> **TASK DIRECTIONS**:
Copy the data from its first line down to the line holding "レプリカユニフォーム #31 喜多川修平", including both ends, and leave the pictures out.

> **SUPPLIED MATERIAL**:
[Start of section]

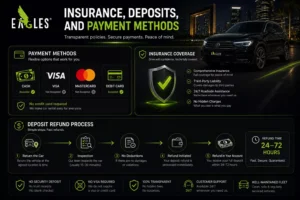Can I Rent a Car with Cash or a Debit Card?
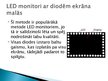 Presentations 'LED tehnoloģijas', 6.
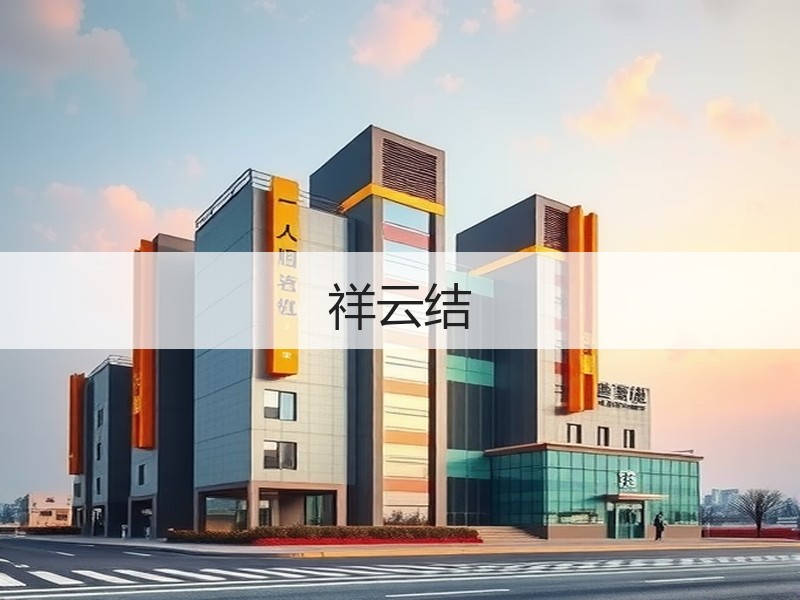 祥云结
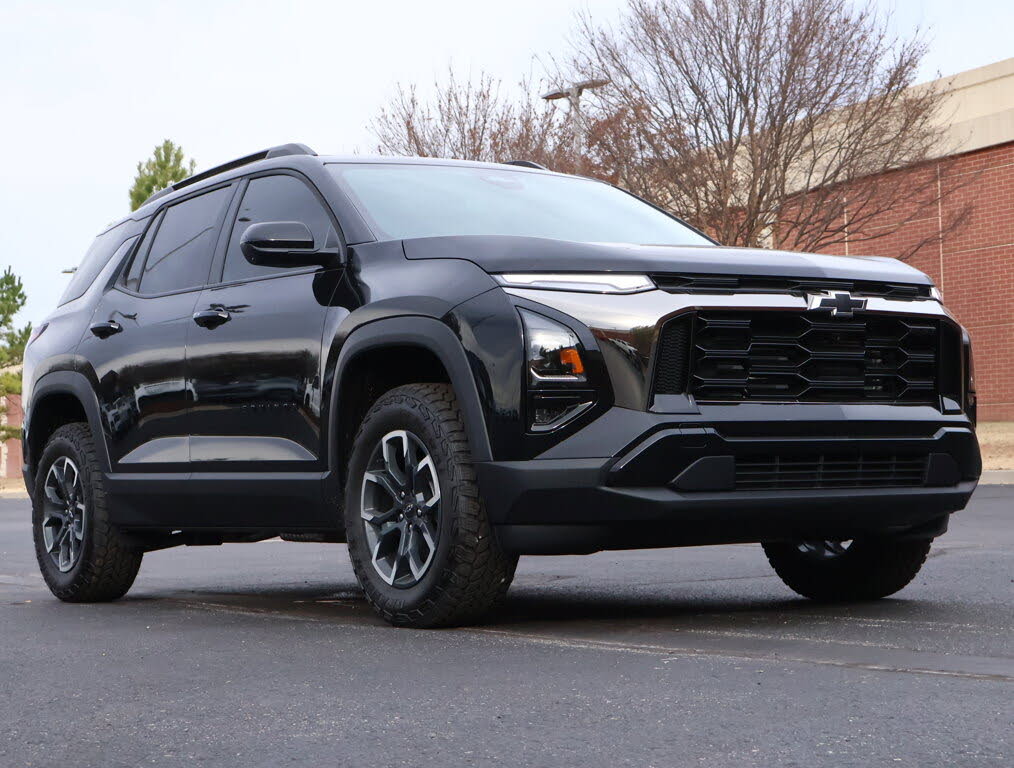 2026 Chevrolet Equinox ACTIV FWD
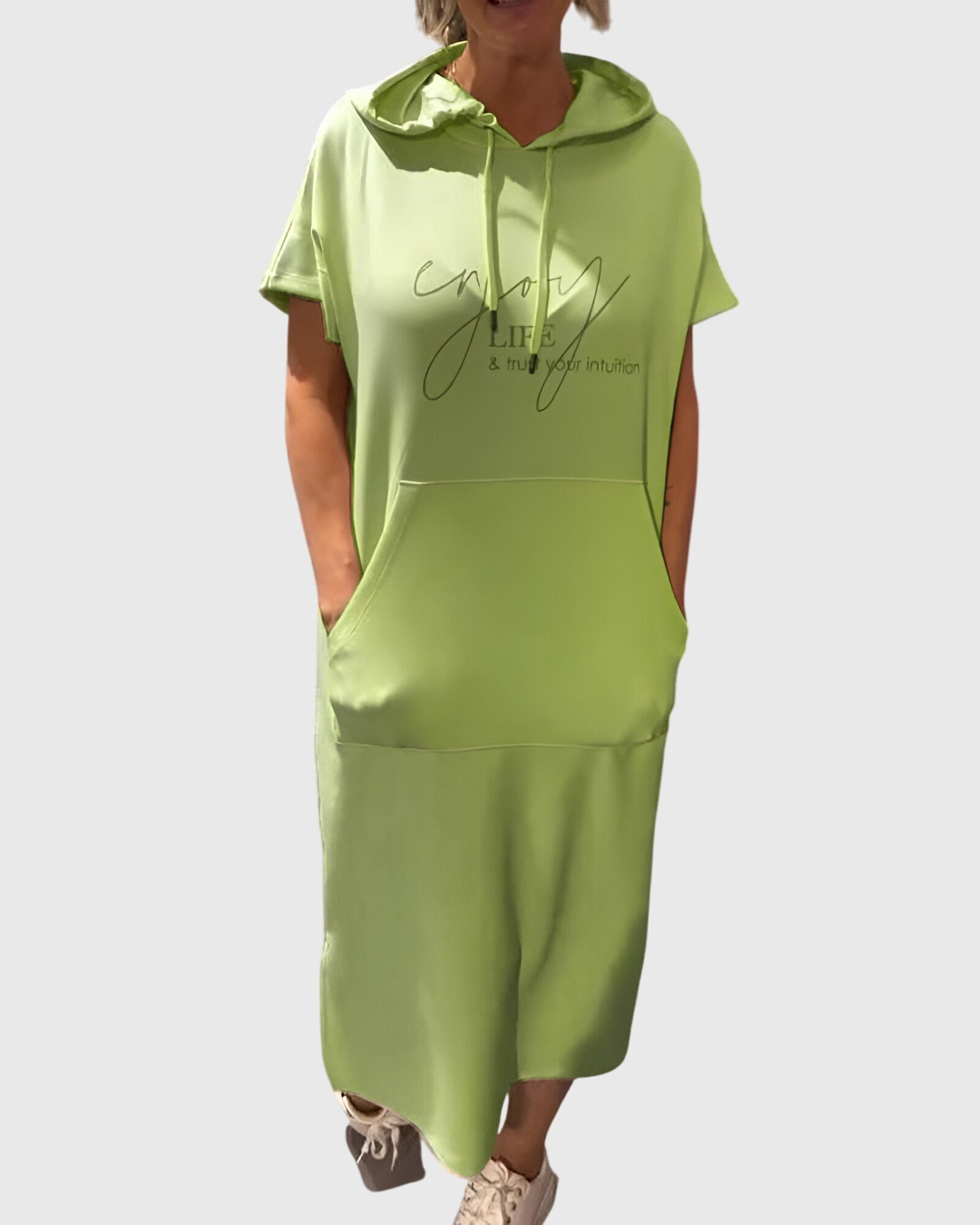 Marlowe | Hoodie Dress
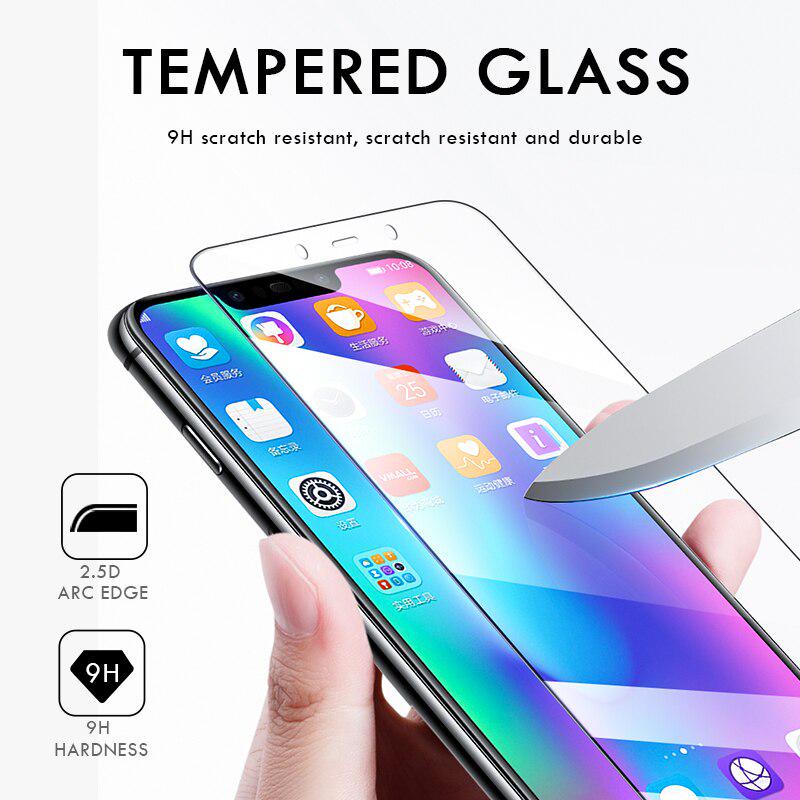 3 шт. защитная пленка для экрана Huawei Honor 7A 5.45" 7C Россия защитное стекло на Honor 8s 8A 20S 10i 7X 9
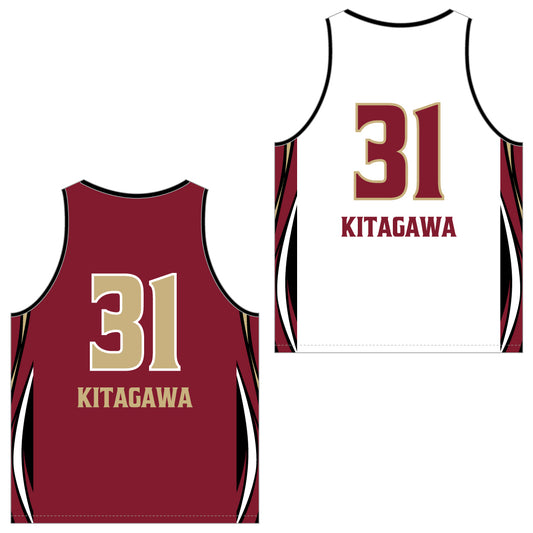 【受注商品】2025-26シーズン レプリカユニフォーム #31 喜多川修平
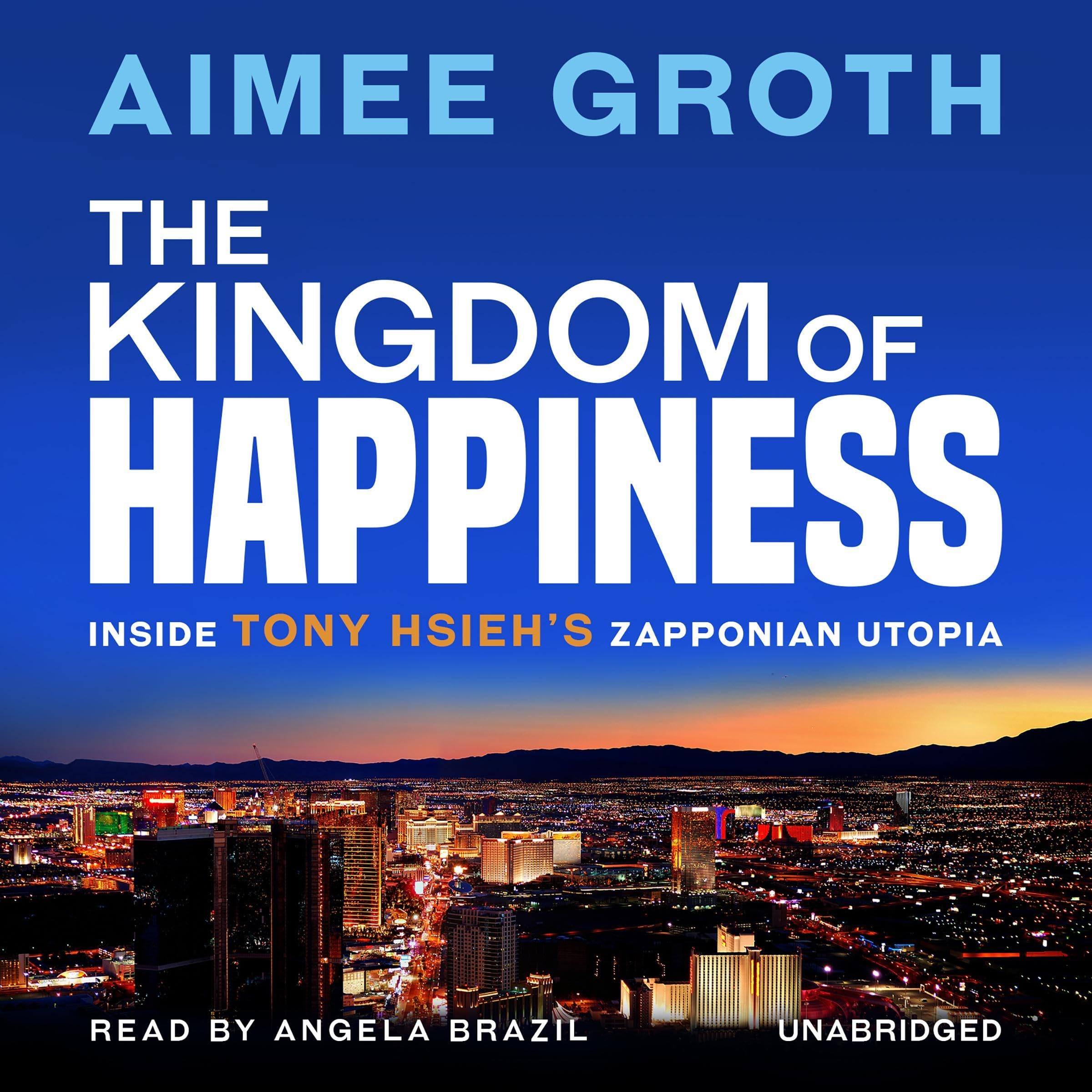Cover art for The Kingdom of Happiness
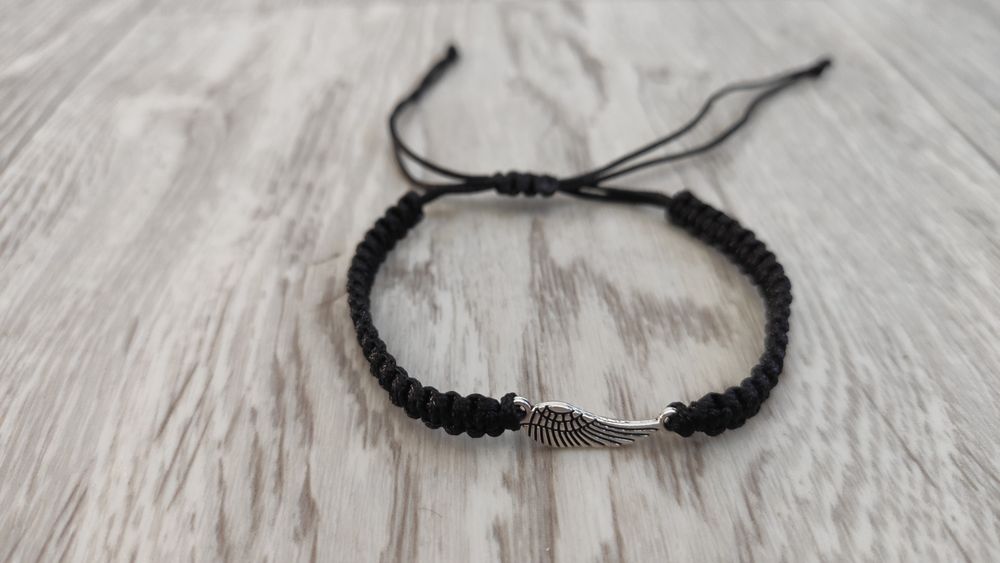 Bransoletka skrzydło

[End of section]

> **WRITTEN REPLY**:
Can I Rent a Car with Cash or a Debit Card?
 Presentations 'LED tehnoloģijas', 6.
 祥云结
 2026 Chevrolet Equinox ACTIV FWD
 Marlowe | Hoodie Dress
 3 шт. защитная пленка для экрана Huawei Honor 7A 5.45" 7C Россия защитное стекло на Honor 8s 8A 20S 10i 7X 9
 【受注商品】2025-26シーズン レプリカユニフォーム #31 喜多川修平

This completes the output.